Lehe was rushed to a local hospital where CT scans showed small subdural haematomas, the pooling of blood on the surface of the brain. He was airlifted to the Goodman Campbell Brain and Spine Centre at Indiana University Health Methodist Hospital in Indianapolis.
Doctors there, including neurosurgeon Dr Michael Turner, found that the pressure inside his head was dangerously high. Normal levels should be between 5 and 15mmHg (millimetres of mercury). Lehe's brain was under a whopping 25 to 30mmHg of pressure.
Magnetic resonance imagining (MRI) scans showed that there were small blood clots, but they were not the cause of Lehe's problems. The real problem was cerebral swelling.
Lehe was a victim of second impact syndrome (SIS) whereby his brain suffered another trauma before it had fully recovered from injuries caused by a first impact, leading to catastrophic - and often fatal - swelling of the brain.
SIS is a relatively rare condition, with only 30 or so reported cases in the United States to date.

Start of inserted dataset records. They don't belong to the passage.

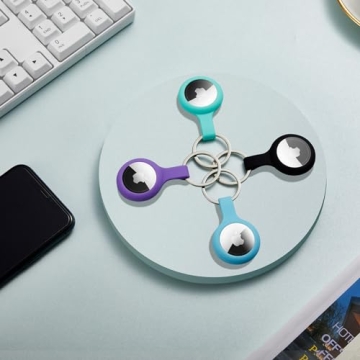 Durable Silicone AirTag Holders 4 Pack Stylish Colors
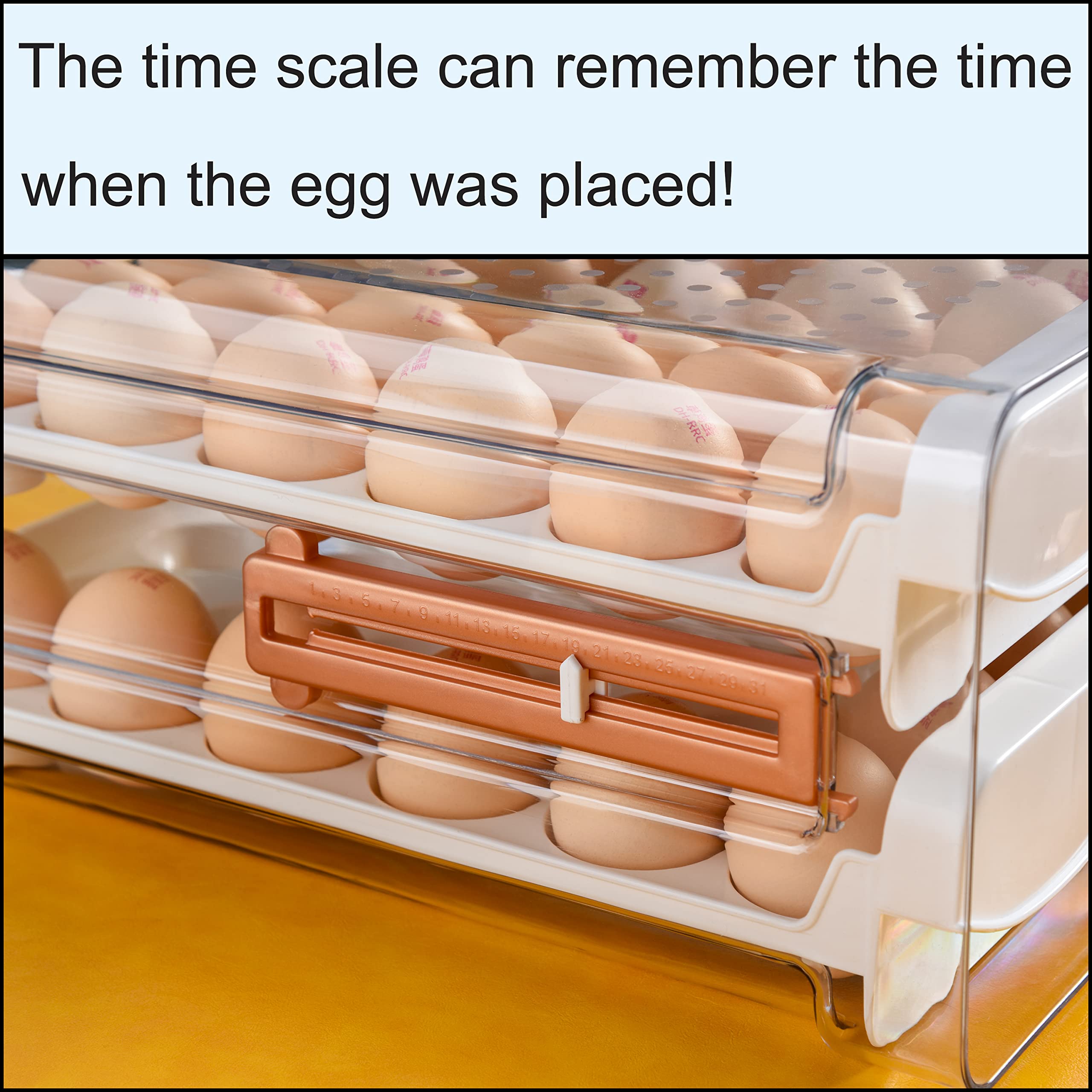 Sooyee 40-Capacity Refrigerator Egg Storage Container - 2 Transparent Drawers White Fridge Organizer | Perfect for Kitchen, Pantry & Farm Fresh Egg Storage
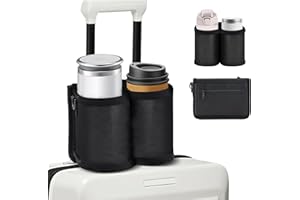 XBagSJ Luggage Cup Holder for Suitcases Free Hands, Travel Accessories, Adjustable for Different Sizes of Coffee Cups, Universal Luggage Accessories for Flight Attendants, Business Travelers, Tourists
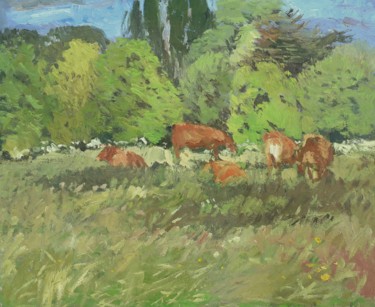 Peinture intitulée "Les vaches dans un…" par Jean-Marie Brault, Œuvre d'art originale, Huile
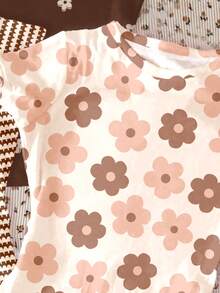 三件套奶油白、棕色条纹、摩卡棕色圆领短袖基础款T恤，BM风格花卉系列，适合少女日常休闲穿着、居家、度假、春夏装扮 - 彩色 - 查看 3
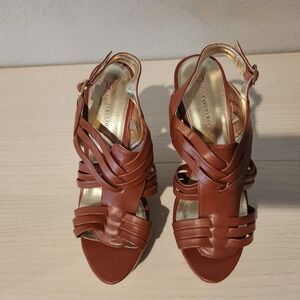 Size 9 sandal with 3 1/2 inch high cork wedge heel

But the mortality rate is extremely high at 90 per cent, says Turner.
The condition has only ever been reported in young athletes. Turner hypothesises that teenage brains are susceptible to SIS because they are still developing, and the immature brain responds differently than the mature one to trauma.
The initial impact probably affects the brain's ability to regulate the amount of blood reaching the organ, says Turner. When this cerebral autoregulation is impaired and a second jolt to the brain is delivered, the brain overreacts, causing the cerebral arteries to widen, enabling more blood to flood the brain, and therefore leading to massive cerebral swelling.
The swollen brain creates intense pressure inside the fixed confines of the skull. This pressure was so great in Lehe's case that it pushed his brain and upper spinal cord downwards, and damaged parts of his brain.
Turner and his team battled for the next 55 days to save Lehe's life. They used everything in their medical arsenal to bring down the cerebral swelling and intracranial pressure, while trying to balance his blood flow, volume and pressure; respiratory rate; oxygenation levels; and other vital functions.
During this critical time, Lehe's body suffered hypotension (low blood pressure), renal failure, sepsis, pneumonia and even temporary cardiac arrest.
When Lehe was finally stable enough to leave the intensive care unit, he faced disabling changes and a long road to recovery. Lehe was no longer able to walk or talk. He spent the next 43 days in rehabilitation before he could finally go home.
Six years later, Lehe still cannot walk without support. He has regained much of his speech, but struggles with his short-term memory.
Given the rarity of this condition and the resulting dearth of data, SIS is not well understood.
Medical experts had long thought that SIS was brought about by blood clots that form after the first impact, thereby causing headaches. However, Lehe's case was a particularly instructive one for medical researchers because the CT scan after his first hit was clean, which debunked this long-standing theory.
More importantly, says Turner, it shows that a clean CT scan does not prevent one from a devastating syndrome, and does not clear a player to return to the game.
Instead, severe and persistent headaches, such as those suffered by Lehe, might be a better predictor of the dangers of SIS.